In the video, she said she was being tortured by her employer and had been “lured to Saudi Arabia with the promise of a good job,” and asked for help.
Following an intervention by the Bangladesh Consulate in Jeddah, Saudi police rescued Sumi, but her employer refused to approve her “final exit” permit until he was paid back 22,000 riyals that he had paid for Sumi.
The employer finally agreed to approve Sumi’s final exit after the issue was settled in a local labour court.
WEWB Director Mohammad Jahirul Islam said the upazila nirbahi officer (UNO) and upazila parisad chairman of Boda would hand Sumi over to her parents.
Asked why the media or even her husband was not allowed to talk to her, Jahirul said Sumi was in a delicate state and felt insecure.

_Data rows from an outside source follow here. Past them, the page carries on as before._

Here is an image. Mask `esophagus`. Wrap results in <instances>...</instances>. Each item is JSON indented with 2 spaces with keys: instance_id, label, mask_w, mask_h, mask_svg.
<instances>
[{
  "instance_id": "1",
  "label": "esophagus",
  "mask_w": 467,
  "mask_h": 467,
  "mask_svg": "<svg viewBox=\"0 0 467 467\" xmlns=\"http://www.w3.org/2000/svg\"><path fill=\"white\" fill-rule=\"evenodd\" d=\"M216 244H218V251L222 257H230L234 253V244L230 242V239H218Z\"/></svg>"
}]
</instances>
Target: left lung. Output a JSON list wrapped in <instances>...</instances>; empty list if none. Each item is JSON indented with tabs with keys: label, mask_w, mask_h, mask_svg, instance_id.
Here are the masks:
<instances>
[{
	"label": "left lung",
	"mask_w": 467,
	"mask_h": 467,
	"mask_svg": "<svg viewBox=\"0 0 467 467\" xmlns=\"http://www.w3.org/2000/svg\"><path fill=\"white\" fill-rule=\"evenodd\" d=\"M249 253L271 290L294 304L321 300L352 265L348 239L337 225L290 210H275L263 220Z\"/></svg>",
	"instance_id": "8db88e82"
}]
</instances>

"Before her arrival, we received a letter that said she was feeling insecure. I do not exactly know why. When I spoke to her, she was struggling to speak and seemed very sick. So we sent her off to her parents’ house,” he added.
As the number of allegations of Bangladeshi female workers suffering physical and sexual abuse at the hands of their employers in Saudi Arabia continues to rise, several opposition lawmakers on November 12 demanded in parliament that the government stop sending the country’s women to work in the Middle Eastern country.
The Ministry of Expatriates' Welfare and Overseas Employment, earlier in September, found that 35% of the returning female workers among a group of 111, were victims of sexual and physical abuse, while 43% received wages irregularly.
The report identified 11 fundamental reasons why Bangladeshi migrant women fled their workplace, which include physical and sexual abuse, inadequate food, no leave, and irregular salaries.
Another 86 return
Other than Sumi, on a separate Saudi Airlines flight, 86 more Bangladeshis returned home from Saudi Arabia yesterday, putting the number of deportees at 1,647 in the last two weeks, UNB reports.
Liton, who went to Saudi Arabia just 45 days ago, said he had been deported despite having a valid visa. Dulal Hossain from Brahmanbaria said Saudi police picked him up when he was going to the market and deported him.
“I went there six months ago spending Tk4.5 lakh,” he added.
Some of the deportees alleged that the employers (Kofils) did not provide residence permits (Akamas) even after the workers paid the necessary amount.
When police detain a worker, the employer does not take any responsibility and instructs the police to deport them, the returnees said.